Ein soziales Experiment?

Das Team von Rimini Protokoll wollte mit dieser Idee aber noch einen Schritt weitergehen. Man wollte erkunden, „wie man dieses System der Anweisungen auch an anderen Orten der Zivilgesellschaft nutzen“ und in Bereichen jenseits des Theaters umsetzen kann. „Dieses Konzept, das wir mit der performativen Telepräsenz entwickelt haben, könnte auch an anderen Orten als dem Theater verwendet werden, in Universitäten, globalen Organisationen und NGOs oder in Bildungseinrichtungen...“, sagt Kaegi über die Möglichkeit, die Bevölkerung durch Abwesenheit auf ganz neue, widersprüchliche Art und Weise zu verbinden. „Vielleicht müssen wir weitere Systeme erfinden, die es uns einerseits ermöglichen, sehr lokal zu sein, aber ohne den Zusammenhang mit den Diskursen zu verlieren, mit den Themen, den Menschen, den Gefühlen am anderen Ende der Welt.
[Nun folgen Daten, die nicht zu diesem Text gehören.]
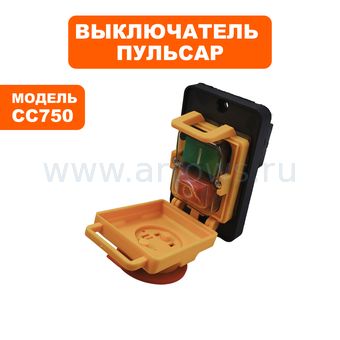 Выключатель кнопочный ПУЛЬСАР для сверлильного станка CC750 (магнитный пускатель с аварийной кнопкой)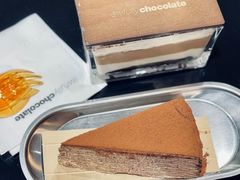 -Awfully Chocolate(来福士广场店)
Denn wir teilen diesen Planeten und wirtschaftlich sind wir extrem vernetzt“, so Kaegi.
Und so entstand „Die Akademie der Abwesenden“, ein gemeinsamer Raum zum Nachdenken für Rimini Protokoll und LaJoven. Es handelt sich hierbei um eine Annäherung an den Entstehungsprozess des Stücks Die Konferenz der Abwesenden. Dies erfolgt in Form von Erkundungen und Gesprächen mit jungen Theaterschaffenden. Sie haben ausgelotet, wie man seine Codes jenseits der Theaterbühne nutzen kann und über die ökologische Krise des Planeten nachgedacht. So erhalten jene eine Stimme, die sich aus unterschiedlichen Gründen nicht direkt äußern können. Sie können sich an ein Publikum richten, zu dem sie sonst möglicherweise nie Zugang hätten.

Die Konferenz der Abwesenden ist ein ungewöhnliches Spiegelbild unserer heutigen Gesellschaft. Es wird aktiv darüber nachgedacht, welche Rollen wir in bestimmten Situationen einnehmen wollen und über die vielfältigen Stimmen, die anders leben und fühlen als wir. Dabei erhalten sie die Möglichkeit, in einen anderen Körper zu schlüpfen und mit einer anderen Stimme zu sprechen, um der Bedeutung ihres Diskurses Nachdruck zu verleihen und ihn zu beleben. Jetzt sind wir dran und Rimini Protokoll schlägt uns Handlungsalternativen vor. Sind wir gewillt, Stellung zu beziehen und gemeinsam zusammenzuarbeiten oder ziehen wir es vor, einfach weiter zuzusehen?